# 本文:

####

そうそう、ペットを迎えるためにいちばん大切なことのひとつ、名前について。
以前飼っていた愛犬がウェルシュ・コーギーの”みりい”という名前でしたので、今回も洋風ネーム+ひらがな表記にこだわりつつ、呼びやすくて洒落ててお顔に似合う名前ということで ”るい” くんと命名されました。そのことを事前にAさんに伝えると、さっそくその名前で呼ぶようにしてくれていたみたいです。早くから名前を決めて呼びかけることは、人間にもネコにも同じように大切なこと。繰り返し呼ぶことでネコは自分の名前を認識するようになるそうです。呼びかけるとニャーとお返事してもらえるなんて、考えただけで幸せ(そんな日が来るのかな)。
ようこそ我が家へ
そして遂に約束の7月24日、朝10時半。キャリーごと車に揺られてホコトに到着したるいくん。知らない場所に怯えてすぐにソファの下やピアノの裏に隠れてしまいましたが、もともと遊ぶことが大好きなのでおもちゃにだけは反応して目をきらきらさせながら寄ってきてくれます。
でも、ふと我に帰ると一緒にいたはずの仲間を探してニャーニャーかぼそい声で鳴き続け、しまいには疲れてトイレの隅っこで寝てしまう始末。触ろうとするとシャーと威嚇するし、爪を立てるので近寄れず。夜もごはんは一応食べつつもずっと仲間を探し続け、ようやく疲れて寝ついてくれたのが明け方近く、外が白んできた頃でした。この時点ではお先まっくらという心境。。
それから約1週間、夜はそれなりにおとなしく寝てくれるのですが、昼間もトイレと食事以外はほとんど姿を見せず、おうちの中に野良猫ちゃんがいるような状態が続きます。早く寝顔を見たいなあ、いつになったら抱っこできるのかな、などと思いながら、時々見かける姿を写真におさめる日々。
体も細くて小さいけれど、とにかく俊敏で気がつけばカーテンの上にのぼっていたり、ケージの天井まで行ってしまい降りられなくて震えていたり。思案の挙句、玄関から飛び出さないように廊下にネコ用のゲートを設置しました。突っ張り棒で固定され、開け閉めにはロックが必要なタイプ。これにより日々の暮らしが分断されるという不便さは否めませんが、どこまでもエリアを広げるネコの習性を考えるとこれもやむを得ないのかと思うことにしています(時々閉め忘れて、気がついたら玄関側に来ていることもあるのですが)。
そしてこれからも
その後るいくんはしっかり食べてよく眠り、たっぷり運動してすくすくと成長し、体重も1600g超に。少しずつ私たちとの距離を縮めてくれて、3週間経つ頃から急に甘えん坊モードになってきました。マスターが冷蔵庫に手をかけると足元に体を擦り寄せてニャーニャーとかつおぶしの催促。夜は晩酌に付き合ったりパソコンの邪魔をしたり、すぐ近くでお腹を上にして可愛い寝顔を見せてくれたりと、すっかり家ネコとしての素質が開花した感じです。そして驚きはまだ続きます。

####

# 記録データ:
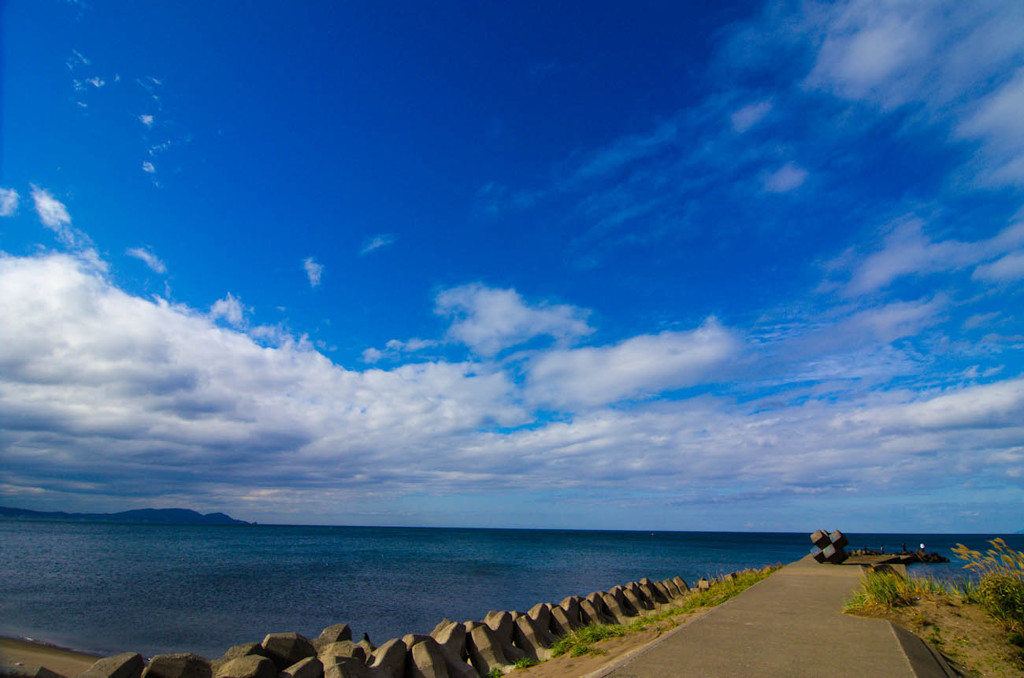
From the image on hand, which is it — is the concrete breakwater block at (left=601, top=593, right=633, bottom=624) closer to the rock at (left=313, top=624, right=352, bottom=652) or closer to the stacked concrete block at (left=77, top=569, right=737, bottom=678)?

####

# やること:
[a] 次の(i)〜(iii)がるいくんの文章の内容と合うかどうか、それぞれ「はい」か「いいえ」で答えてください。決め手となる本文の言葉もそのまま引用してください。
(i) るいくんは家に着くとすぐ、ソファの下やピアノの裏に隠れた。
(ii) 廊下に取り付けたゲートは、ロックなしで開け閉めできる。
(iii) るいくんの体重は1600gを超えた。
[b] るいくんの文章を、最後の文のあとから数文続けて書いてください。
上の一覧は今回は使いません。

# 回答まとめ:
[a]
(i) はい。「知らない場所に怯えてすぐにソファの下やピアノの裏に隠れてしまいました」
(ii) いいえ。「開け閉めにはロックが必要なタイプ」
(iii) はい。「体重も1600g超に」

[b]
2回目のワクチンを打ちに行った8月末のこと。担当の獣医さんが検温しながら「るいくん、あれれ?」「あるべきものが無いね、もしかして女の子では」と衝撃のひと言。「え!?」私たちも一瞬びっくりしましたが、その後何人かの先生のチェックを経て女の子と確定したのでした。誕生が5月のはじめ(推定)なのでほぼ4ヶ月弱、男の子として生きてきた”るいくん”が ”るいちゃん”になった瞬間(笑)。愛称”るいるい”でインスタグラムデビューもしていますので、よろしければご覧ください(アカウント名→@rui_rui0501)。
以上がこの1ヶ月の記録です。お出かけもほとんどせず、子ネコ一色の夏休みでしたが、マスターも私も新しいことに出会うのが好きという性質が根底にあるようで、この状況をとても楽しんでいることが嬉しくもあります。偶然の出会いだけど運命とも思える繋がりの深さ。以前は犬の可愛さに触れ、自分は犬派だと信じていたけれど、ネコの魅力に考えが一変。でも、猫派になったのではない。そうやって決めつけてしまうことはもうやめよう、これからはもっと多様性を受け入れていこうと、るいちゃんに教えられた気がします。東京へ旅立つ日はまだまだ先の予定ですが(もしかしたらずっとこのまま神戸かもしれないけれど)、それまでの時間を愛おしみ大切に育てていこうと思います。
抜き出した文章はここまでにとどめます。